In some programming languages, we can create function decorators or attributes that enables to enhance a specific function without altering its purpose. In Python, this can be done by defining a class with a __call__ method, which allows instances of the class to be callable like functions. Within the __call__ method, logic can be implemented to track telemetry data and then return the original function unchanged. Here's an example of a simple telemetry function decorator class:

class TelemetryDecorator:
    def __init__(self, tracking_type):
        self.tracking_type = tracking_type

    def __call__(self, func):
        def wrapped_func(*args, **kwargs):
            # Track telemetry data here
            print(f"Tracking {self.tracking_type} for function {func.__name__}")

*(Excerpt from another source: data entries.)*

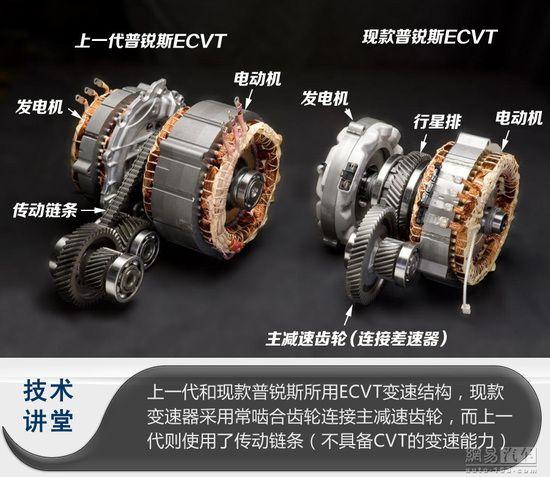 与钢带链条无关 电子无级变速器ECVT解析 | Electric bike kits, Electric motor ...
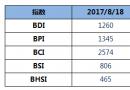 BDI指数15连涨至1260点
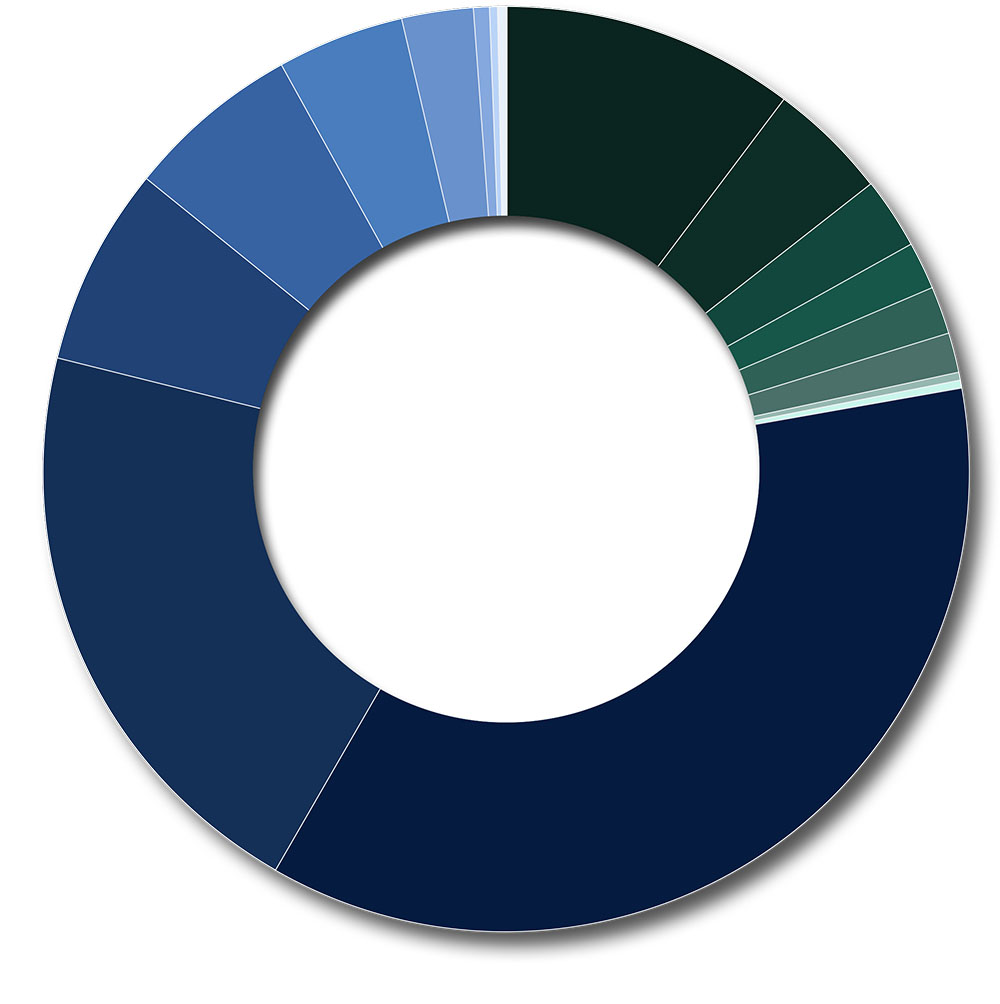 TRB Demographics Graphic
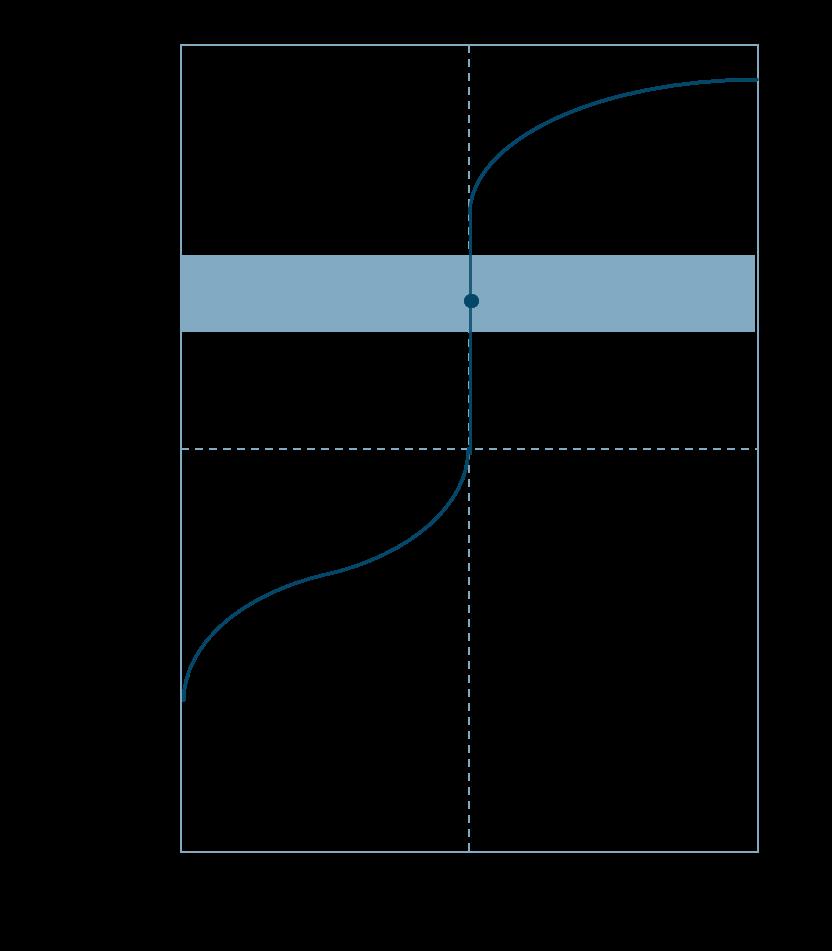 滴定曲線弱酸と強塩基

            # Call the original function with its parameters
            return func(*args, **kwargs)

        return wrapped_func

# Usage example:
@TelemetryDecorator(tracking_type="performance")
def my_task(x, y):
    return x + y

result = my_task(3, 5)

How to Run It

After installing the pre-requisites and reviewing the code, we are ready to run our pipeline and set up our orchestration by configuring our components, deployment image and scheduling the runs.

Install the code blocks or components for our credentials and data lake access

We should first authenticate our terminal with the cloud instance. This should enable us to call other APIs to register our components. We next register the block dependencies. From the blocks folder, we register our components by running the Python scripts. We then run a "block ls" command to see the components that have been registered.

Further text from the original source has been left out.